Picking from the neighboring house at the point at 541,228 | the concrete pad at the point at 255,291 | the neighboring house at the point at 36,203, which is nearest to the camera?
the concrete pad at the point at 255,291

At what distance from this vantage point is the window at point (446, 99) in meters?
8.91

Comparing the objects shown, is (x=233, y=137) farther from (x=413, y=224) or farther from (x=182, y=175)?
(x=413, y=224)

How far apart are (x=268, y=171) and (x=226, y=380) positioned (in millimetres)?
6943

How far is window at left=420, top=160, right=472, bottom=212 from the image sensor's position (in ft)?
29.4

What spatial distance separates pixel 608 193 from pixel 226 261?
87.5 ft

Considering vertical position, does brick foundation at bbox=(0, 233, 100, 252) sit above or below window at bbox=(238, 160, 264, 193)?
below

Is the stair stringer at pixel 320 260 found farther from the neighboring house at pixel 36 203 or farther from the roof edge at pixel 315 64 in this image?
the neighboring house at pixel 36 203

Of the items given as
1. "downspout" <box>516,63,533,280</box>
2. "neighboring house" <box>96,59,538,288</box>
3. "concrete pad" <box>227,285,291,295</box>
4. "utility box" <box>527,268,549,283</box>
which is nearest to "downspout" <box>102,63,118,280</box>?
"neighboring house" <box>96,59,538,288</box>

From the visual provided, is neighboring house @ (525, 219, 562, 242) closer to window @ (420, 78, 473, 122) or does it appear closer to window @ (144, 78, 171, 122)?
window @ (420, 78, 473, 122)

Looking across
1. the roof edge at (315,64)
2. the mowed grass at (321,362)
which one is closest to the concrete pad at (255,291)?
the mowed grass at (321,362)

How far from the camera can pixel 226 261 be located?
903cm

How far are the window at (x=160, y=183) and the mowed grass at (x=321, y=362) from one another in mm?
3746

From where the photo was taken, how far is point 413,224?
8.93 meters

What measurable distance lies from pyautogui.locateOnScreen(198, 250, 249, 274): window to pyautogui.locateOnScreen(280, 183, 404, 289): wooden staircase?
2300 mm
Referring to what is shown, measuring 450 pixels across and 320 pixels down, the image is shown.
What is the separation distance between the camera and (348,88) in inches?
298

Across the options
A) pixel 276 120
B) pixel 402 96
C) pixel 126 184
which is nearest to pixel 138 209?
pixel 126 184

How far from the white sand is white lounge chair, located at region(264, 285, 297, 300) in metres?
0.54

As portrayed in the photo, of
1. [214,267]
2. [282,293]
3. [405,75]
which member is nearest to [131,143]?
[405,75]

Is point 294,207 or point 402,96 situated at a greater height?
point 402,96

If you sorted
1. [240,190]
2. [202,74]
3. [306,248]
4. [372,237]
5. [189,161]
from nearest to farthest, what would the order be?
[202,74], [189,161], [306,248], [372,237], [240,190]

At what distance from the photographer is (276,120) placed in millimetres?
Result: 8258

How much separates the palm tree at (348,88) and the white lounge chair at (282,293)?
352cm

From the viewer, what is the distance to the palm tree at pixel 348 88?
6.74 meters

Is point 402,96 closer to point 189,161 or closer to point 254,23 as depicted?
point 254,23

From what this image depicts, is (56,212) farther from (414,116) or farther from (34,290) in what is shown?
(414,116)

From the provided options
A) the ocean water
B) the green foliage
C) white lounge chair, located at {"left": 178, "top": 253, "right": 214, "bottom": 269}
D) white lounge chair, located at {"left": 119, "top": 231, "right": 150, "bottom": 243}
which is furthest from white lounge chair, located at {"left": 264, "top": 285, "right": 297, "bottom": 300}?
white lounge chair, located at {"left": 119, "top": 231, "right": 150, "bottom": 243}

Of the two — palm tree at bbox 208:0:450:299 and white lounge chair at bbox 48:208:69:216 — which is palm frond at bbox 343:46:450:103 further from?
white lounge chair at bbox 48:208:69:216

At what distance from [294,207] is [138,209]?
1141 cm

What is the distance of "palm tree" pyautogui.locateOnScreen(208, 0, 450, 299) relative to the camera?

======

-- What you will do --
Copy all of the rows above word for word, without changing anything in any of them.

-- Task response --
Picking from the neighboring house at the point at 541,228 | the concrete pad at the point at 255,291 | the neighboring house at the point at 36,203, which is nearest to the camera?
the concrete pad at the point at 255,291

At what distance from this vantage point is the window at point (446, 99) in meters?
8.91

Comparing the objects shown, is (x=233, y=137) farther from (x=413, y=224) or farther from (x=182, y=175)?
(x=413, y=224)

How far apart are (x=268, y=171) and (x=226, y=380) positioned (in millimetres)?
6943

How far is window at left=420, top=160, right=472, bottom=212 from the image sensor's position (in ft)?
29.4

What spatial distance separates pixel 608 193 from pixel 226 261?
87.5 ft

Considering vertical position, does brick foundation at bbox=(0, 233, 100, 252) sit above or below window at bbox=(238, 160, 264, 193)?
below

Is the stair stringer at pixel 320 260 found farther from the neighboring house at pixel 36 203 or farther from the roof edge at pixel 315 64 in this image?
the neighboring house at pixel 36 203

Of the items given as
1. "downspout" <box>516,63,533,280</box>
2. "neighboring house" <box>96,59,538,288</box>
3. "concrete pad" <box>227,285,291,295</box>
4. "utility box" <box>527,268,549,283</box>
which is nearest to "downspout" <box>102,63,118,280</box>?
"neighboring house" <box>96,59,538,288</box>

From the visual provided, is neighboring house @ (525, 219, 562, 242) closer to window @ (420, 78, 473, 122) or does it appear closer to window @ (144, 78, 171, 122)?
window @ (420, 78, 473, 122)

Looking across
1. the roof edge at (315,64)
2. the mowed grass at (321,362)
which one is closest to the concrete pad at (255,291)?
the mowed grass at (321,362)

How far from the camera can pixel 226 261 be located?
903cm

How far are the window at (x=160, y=183) and the mowed grass at (x=321, y=362) from one another in mm?
3746

From where the photo was taken, how far is point 413,224?
8.93 meters

What measurable distance lies from pyautogui.locateOnScreen(198, 250, 249, 274): window to pyautogui.locateOnScreen(280, 183, 404, 289): wooden staircase?
2300 mm
Referring to what is shown, measuring 450 pixels across and 320 pixels down, the image is shown.
What is the separation distance between the camera and (348,88) in inches?
298

Across the options
A) pixel 276 120
B) pixel 402 96
C) pixel 126 184
which is nearest to pixel 138 209?
pixel 126 184

How far from the white sand is white lounge chair, located at region(264, 285, 297, 300) in metres?
0.54

As portrayed in the photo, of
1. [214,267]
2. [282,293]
3. [405,75]
which member is nearest to [131,143]?
[405,75]

Is point 294,207 or point 402,96 situated at a greater height?
point 402,96

If you sorted
1. [240,190]
2. [202,74]
3. [306,248]
4. [372,237]
5. [189,161]
from nearest to farthest, what would the order be?
[202,74], [189,161], [306,248], [372,237], [240,190]

At what distance from the photographer is (276,120) placed in millimetres?
Result: 8258

How much separates the palm tree at (348,88) and the white lounge chair at (282,293)?
352cm

From the viewer, what is the distance to the palm tree at pixel 348 88?
6.74 meters

Is point 402,96 closer to point 189,161 or closer to point 254,23 as depicted?
point 254,23

From what this image depicts, is (56,212) farther from (414,116) or farther from (34,290) in what is shown?
(414,116)

From the provided options
A) the ocean water
B) the green foliage
C) white lounge chair, located at {"left": 178, "top": 253, "right": 214, "bottom": 269}
D) white lounge chair, located at {"left": 119, "top": 231, "right": 150, "bottom": 243}
which is furthest from white lounge chair, located at {"left": 264, "top": 285, "right": 297, "bottom": 300}?
white lounge chair, located at {"left": 119, "top": 231, "right": 150, "bottom": 243}

Of the two — palm tree at bbox 208:0:450:299 and white lounge chair at bbox 48:208:69:216 — which is palm frond at bbox 343:46:450:103 further from?
white lounge chair at bbox 48:208:69:216

At what distance from [294,207] is [138,209]?
1141 cm

What is the distance of "palm tree" pyautogui.locateOnScreen(208, 0, 450, 299) relative to the camera?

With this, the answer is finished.